Amazon Mining Holding Company (TSX/V-AMZ) is a U.K. public company founded by Brazilians and trading on the Toronto Venture exchange.

It is developing Cerrado Verde. This is not another gold mine, but a mine producing Verdete slate, a potash-rich rock which can be converted into a “a slow-release, non-chloride, multi-nutrient, fertilizer product.”

The name of this product, Mr. Kaiser tells us, is ThermoPotash. Amazon’s immediate goal is to establish itself as an “alternative potash” producer. The longer goal is to help Brazil wean itself from dependence on potash imports.

As is the case with so many juniors, there is still work to be done and studies to be completed. But Cerrado Verde, says this editor, “is really an engineering project with major strategic implications that will not be abandoned in a couple of months.”

It is therefore confirmed as a Good Absolute Speculative Value Buy between $1.50-$2.00 range. It closed Friday at $1.73.

Jokers on Wall Street

Mr. Kaiser is no friend to the Wall Street types currently feeling the heat in Washington.

While his favourite sector, rare earth metals, should have had its best month ever thanks to strong signals from the U.S. government, it and the rest of the market sagged from the tremours of the Greek debt crisis.

And all the while “Goldman Sachs and its peers thumped their chests about how they could do no wrong and woe everybody should the Obama administration change the rules so that this elite can no longer get richer for doing little more than rigging the game at the expense of the ultimate mark, the taxpayers, and then adding insult to injury by declaring that this thievery is for the good of everybody.”

Not strong enough for you?
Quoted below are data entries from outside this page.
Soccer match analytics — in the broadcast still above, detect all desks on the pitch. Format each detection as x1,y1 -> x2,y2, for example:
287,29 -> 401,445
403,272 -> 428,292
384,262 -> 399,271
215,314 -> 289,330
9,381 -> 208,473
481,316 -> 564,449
There’s more.

“What these jokers on Wall Street do not understand is that the post-industrial world can no longer pretend that it is still in the ascendancy.”
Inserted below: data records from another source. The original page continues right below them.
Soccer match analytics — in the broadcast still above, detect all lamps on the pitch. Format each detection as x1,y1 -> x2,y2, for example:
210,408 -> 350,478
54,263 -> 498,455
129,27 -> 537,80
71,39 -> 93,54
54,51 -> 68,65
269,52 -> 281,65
And that’s a problem about which we must do some “serious soul searching,” says the editor.

How wealth was taken away

“Nobody talks about it,” observes Mr. Kaiser, “but the reality is sinking in among ordinary people that the western standard of living as it is conventionally defined has peaked and must retreat as the comparatively much lower per capita Asian standard of living rises.”

Wall Street pretends this is not a problem, he says. In so far as it acknowledges it at all, it simply advises that capital be invested to profit from the rise of Asia.
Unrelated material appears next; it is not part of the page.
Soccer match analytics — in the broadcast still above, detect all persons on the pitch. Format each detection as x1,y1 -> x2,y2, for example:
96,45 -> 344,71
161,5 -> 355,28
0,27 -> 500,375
“That, of course, is of little help to the majority of people who watched their equity evaporate in 2008, and who are now starting to understand how that wealth had been expanded and why it ended up being taken away.”

Wall Street was able to accelerate a credit expansion that masked the flow of capital into the new Chinese frontier by inflating real estate values and creating the illusion of rising wealth.

This illusion was helped by the deflation in the cost of consumer goods imported from China. This in turn was made possible by dumping the cost of worker rights and environmental impact onto the Chinese people, says the editor, a sacrifice China willingly absorbed as an industrial pioneer.

But once the pioneer becomes successful in his own right, the rules of the game change. America is entering an insecure new world in which social security entitlements rest on the shoulders of children and grandchildren “whose job prospects consist of service sector jobs such as Wal-Mart stocking clerks and nursing home attendants.”

Mr. Kaiser paints a rather bleak picture. But he believes the west is not ready for the “hardscrabble battles” that the Asians are willing to fight for a more prosperous future.

You might wonder, he tells his readers, why he, as a speculator in high-risk juniors, shares no sympathy with Wall Street. Simple, he says. My capital is always exposed to great risk.

But Wall Street protects its capital with other people’s money. “The problem with Wall Street is that its denizens think they will be able to stand apart from the fray, and continue to drain a disproportionate share of the wealth generated by economic activity while contributing next to nothing.”

Now too many people have seen this agenda for what it is, and Wall Street can no longer run and hide.

It will be dangerous to take down Goldman Sachs and its ilk, he states bluntly, but it must be done.